→ **The exercise**
Retype all of the material below word for word, leaving out the pictures.

* start Records shown *

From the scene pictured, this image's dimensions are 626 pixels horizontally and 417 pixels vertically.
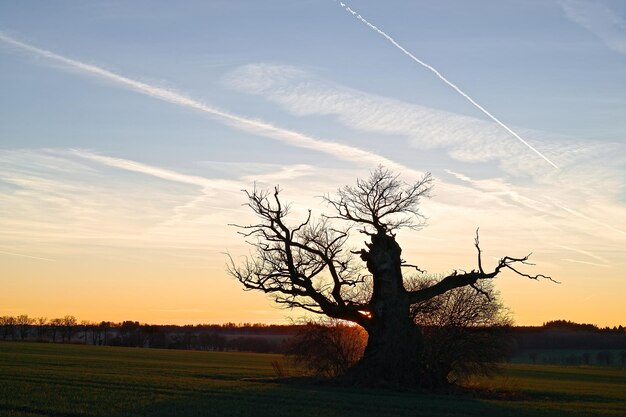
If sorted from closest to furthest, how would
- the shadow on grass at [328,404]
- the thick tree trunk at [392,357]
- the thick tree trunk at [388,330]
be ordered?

* end Records shown *

→ **Task result**
From the scene pictured, this image's dimensions are 626 pixels horizontally and 417 pixels vertically.
If sorted from closest to furthest, how would
- the shadow on grass at [328,404]
- the thick tree trunk at [392,357]
- the thick tree trunk at [388,330]
be ordered?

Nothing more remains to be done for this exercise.